What if I do not have Medicare, Medicaid or private insurance or enough personal income to pay for services?
Sacred Heart Hospice does not discriminate on any patient’s ability to pay.
When does hospice care stop?
Hospice care is provided as long as the patient continues to meet the Medicare, Medicaid or private insurance enrollment criteria and desires to have hospice care.
A Medicare certified hospice agency cannot terminate a patient’s Medicare Hospice Benefit unless one of the following conditions (listed in the Medicare Conditions of Participation) occurs. These conditions are the ONLY conditions that can terminate Medicare funded hospice care:
- The patient moves out of the hospice agency’s service area or decides to transfer to another hospice
- The patient makes the decision to resume curative treatment. In this case, the patient may revoke hospice care and the patient immediately resumes his/her regular Medicare coverage. The patient may, at any time, return to hospice care by re-enrolling with a hospice provider
- The patient is no longer eligible for hospice care, as determined by the patient’s primary physician and our Medical Director
- The patient’s (or other persons in the patient’s home) behavior is disruptive, abusive or uncooperative to the extent that delivery of care to the patient or the ability of the hospice to operate effectively is seriously impaired.

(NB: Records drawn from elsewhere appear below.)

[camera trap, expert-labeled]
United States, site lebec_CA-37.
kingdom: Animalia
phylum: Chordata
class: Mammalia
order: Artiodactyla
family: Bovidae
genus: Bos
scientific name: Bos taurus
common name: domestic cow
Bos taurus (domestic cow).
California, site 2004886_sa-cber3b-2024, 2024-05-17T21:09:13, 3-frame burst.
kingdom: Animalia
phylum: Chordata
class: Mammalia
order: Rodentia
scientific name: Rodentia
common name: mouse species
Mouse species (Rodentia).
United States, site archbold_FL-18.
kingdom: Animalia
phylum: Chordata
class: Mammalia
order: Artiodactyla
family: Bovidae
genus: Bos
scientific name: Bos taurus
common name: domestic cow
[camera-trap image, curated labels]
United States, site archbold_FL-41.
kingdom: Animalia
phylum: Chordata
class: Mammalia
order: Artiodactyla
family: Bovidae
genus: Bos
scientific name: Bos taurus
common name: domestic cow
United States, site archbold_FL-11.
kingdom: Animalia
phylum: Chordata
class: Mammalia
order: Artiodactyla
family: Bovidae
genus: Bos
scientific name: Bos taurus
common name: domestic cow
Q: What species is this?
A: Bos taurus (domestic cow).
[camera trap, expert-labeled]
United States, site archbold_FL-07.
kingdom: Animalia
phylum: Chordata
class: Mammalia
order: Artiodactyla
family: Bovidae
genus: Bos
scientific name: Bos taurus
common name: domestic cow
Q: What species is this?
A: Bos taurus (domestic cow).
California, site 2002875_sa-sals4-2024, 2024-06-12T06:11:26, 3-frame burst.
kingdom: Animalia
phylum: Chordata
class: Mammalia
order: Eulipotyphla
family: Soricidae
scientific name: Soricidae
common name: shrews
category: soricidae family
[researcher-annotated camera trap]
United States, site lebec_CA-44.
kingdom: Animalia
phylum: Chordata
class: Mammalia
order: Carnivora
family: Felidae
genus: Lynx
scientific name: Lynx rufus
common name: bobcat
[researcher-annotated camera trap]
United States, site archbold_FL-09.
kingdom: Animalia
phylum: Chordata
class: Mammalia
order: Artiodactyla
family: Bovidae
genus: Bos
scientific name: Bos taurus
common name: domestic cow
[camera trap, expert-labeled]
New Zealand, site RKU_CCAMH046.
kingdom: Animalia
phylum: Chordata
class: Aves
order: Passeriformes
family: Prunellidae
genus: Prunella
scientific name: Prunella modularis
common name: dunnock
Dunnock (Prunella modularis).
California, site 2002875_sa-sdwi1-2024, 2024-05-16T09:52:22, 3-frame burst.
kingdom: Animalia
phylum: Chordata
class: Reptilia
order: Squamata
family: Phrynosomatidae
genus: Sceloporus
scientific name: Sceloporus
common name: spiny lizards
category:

Can a patient who shows signs of recovery be returned to regular medical treatment?
Certainly. The patient always has this option. If improvement in the condition occurs and the disease seems to be in remission, the patient can be discharged voluntarily from hospice and return to aggressive therapy or go on about his or her daily life. If a discharged patient should later need to return to hospice care, Medicare/Medicaid and most private insurance companies will allow the patient’s remaining benefit to be used.
Is there any special equipment or changes I have to make In my home before hospice care begins?
Sacred Heart Hospice will assess your needs, recommend any necessary equipment and help make arrangements to obtain it. Required medical equipment is included at no charge as part of our service to you.